Polonya- Belarus gerginliği savaşın habercisi olabilir mi? Al Ain Türkçe Özel
Rusya-Ukrayna savaşı henüz soğumamışken, Polonya ve Belarus arasındaki gerginlik artarak devam ediyor. Zayıflayan güvenlik kaygısı savaşın habercisi olabilir mi? Doç. Dr. Levent Ersin Orallı, Al Ain Türkçe’ye değerlendirdi.
Rusya-Ukrayna savaşının ardından bu kez Polonya ve Belarus arasında gerginlik tırmandı. Artan şiddet olaylarının ardından sınıra askeri birliklerin sevk edileceği belirtildi.
Özellikle Rus özel güvenlik şirketi Wagner’in Belarus’a yerleştirilmesinin ardından yükselen güvenlik kaygıları nedeniyle bu adımlar sıklaştırılıyor.

* **Verilen bilgiler**:
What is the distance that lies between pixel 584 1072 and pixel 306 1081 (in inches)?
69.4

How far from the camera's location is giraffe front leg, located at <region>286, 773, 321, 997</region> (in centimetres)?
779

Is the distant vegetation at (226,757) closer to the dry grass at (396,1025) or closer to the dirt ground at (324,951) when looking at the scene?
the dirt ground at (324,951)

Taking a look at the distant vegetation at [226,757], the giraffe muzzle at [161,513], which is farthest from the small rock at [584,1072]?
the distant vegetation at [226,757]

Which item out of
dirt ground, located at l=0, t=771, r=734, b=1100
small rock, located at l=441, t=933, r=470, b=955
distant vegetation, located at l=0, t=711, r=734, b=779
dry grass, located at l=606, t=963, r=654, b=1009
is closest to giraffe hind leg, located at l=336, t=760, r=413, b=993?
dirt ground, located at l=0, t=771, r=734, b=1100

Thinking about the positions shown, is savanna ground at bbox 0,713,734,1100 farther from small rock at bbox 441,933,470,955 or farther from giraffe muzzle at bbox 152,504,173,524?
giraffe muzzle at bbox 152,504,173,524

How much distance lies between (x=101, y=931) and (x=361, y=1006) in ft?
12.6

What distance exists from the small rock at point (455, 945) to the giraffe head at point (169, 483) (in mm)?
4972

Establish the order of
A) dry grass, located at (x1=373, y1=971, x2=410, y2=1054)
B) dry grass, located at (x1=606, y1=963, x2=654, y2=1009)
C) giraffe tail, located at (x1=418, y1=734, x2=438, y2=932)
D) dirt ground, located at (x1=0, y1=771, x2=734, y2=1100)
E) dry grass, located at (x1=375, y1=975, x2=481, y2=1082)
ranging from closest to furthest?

* **Görev koşulları**: Polonya ile Belarus arasındaki gerginliği konu alan metni hiçbir değişiklik yapmadan baştan sona yeniden yazın. Materyale bu çalışmada ihtiyaç duyulmamaktadır.

* **Beklenen çıktı**:
Polonya- Belarus gerginliği savaşın habercisi olabilir mi? Al Ain Türkçe Özel
Rusya-Ukrayna savaşı henüz soğumamışken, Polonya ve Belarus arasındaki gerginlik artarak devam ediyor. Zayıflayan güvenlik kaygısı savaşın habercisi olabilir mi? Doç. Dr. Levent Ersin Orallı, Al Ain Türkçe’ye değerlendirdi.
Rusya-Ukrayna savaşının ardından bu kez Polonya ve Belarus arasında gerginlik tırmandı. Artan şiddet olaylarının ardından sınıra askeri birliklerin sevk edileceği belirtildi.
Özellikle Rus özel güvenlik şirketi Wagner’in Belarus’a yerleştirilmesinin ardından yükselen güvenlik kaygıları nedeniyle bu adımlar sıklaştırılıyor.